A crisis has erupted between Iran and Western countries - in particular the UK and US - after a series of incidents in and around the Gulf, a strategically important waterway in the Middle East. Both sides are blaming the other and there are fears it could lead to war.
What is the crisis about?
Behind the latest tensions is the fact that Iran and the US have increasingly accused each other of aggressive behaviour.
The US says recent activity by Iranian and Iranian-backed forces is destabilising the region and threatening US interests, while Iran says the US is trying to use military force and economic pressure to bring down its government.
The crisis really began to escalate in May when four oil tankers were were hit by blasts in the Gulf of Oman. Iran denied US accusations its forces had planted mines on the vessels.
Since then, two more tankers have been attacked, the US and UK have bolstered their naval forces in the region, and the US and Iran have said they have shot down each other's drones.
On 4 July, Iran seized a British-flagged tanker in the Strait of Hormuz, apparently in retaliation for the detention of one of its own tankers by British forces off Gibraltar. The Iranian tanker was released six weeks later.
Why does the crisis matter?
What is going on involves some of the Gulf region's most powerful countries, as well as the world's most powerful military - that of the US.
Beyond that, the tensions threaten the use of the Strait of Hormuz.
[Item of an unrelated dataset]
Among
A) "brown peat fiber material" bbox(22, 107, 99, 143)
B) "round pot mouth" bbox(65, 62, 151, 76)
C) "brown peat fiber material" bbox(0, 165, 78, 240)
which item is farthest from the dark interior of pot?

Almost a fifth of the world's oil passes through the narrow strait, which lies off the south coast of Iran.
If international shipping is hampered or even blocked there, the economic effects will be felt around the globe. They could include a sharp increase in oil prices.
And if the crisis erupts into a war, the consequences will be devastating.
Why is this happening now?
The tensions in the Gulf can be traced to the resurgence of another crisis - that over Iran's nuclear programme.
For years, the international community and Iran were at loggerheads over the country's nuclear activities, amid suspicions that it was trying to develop nuclear weapons. Iran has always denied this, asserting that its programme was solely peaceful.
An agreement was reached in 2015, whereby Iran agreed to limit its nuclear activities in return for the lifting of economic sanctions. But last year, US Donald Trump pulled out of the deal, saying it was flawed. He reinstated sanctions on Iran and has continued to tighten them, hitting the Iranian economy hard.
Iran has been outraged by the US move, accusing it of violating the agreement. It has ceased abiding by several key nuclear commitments and threatened to do more unless European countries still party to the deal do something, and quickly, to mitigate the effects of the US sanctions.
Observers have speculated that the attacks on the tankers around the Gulf might be a signal by Iran that it is capable of disrupting shipping there if European powers do not act.
What's it all got to do with the UK?
To begin with, it was really on the sidelines as the US and Iran shadow-boxed in the Gulf.
But then British Royal Marines helped detain an Iranian tanker in waters off the British overseas territory of Gibraltar in early July, after Gibraltar's government said it believed the tanker was transporting oil to Syria in violation of EU sanctions.
Iran reacted furiously to what it said was an act of piracy by British forces. It threatened to seize a British tanker unless the Iranian tanker was released.
The UK subsequently deployed an additional warship to the Gulf to protect British shipping.
But Iran followed through on its threat and detained a British tanker passing through the Strait of Hormuz, saying it was "violating international maritime rules" - a claim rebuffed by Britain.
Iran is still holding both the ship and its 12-strong crew, sharply heightening the crisis.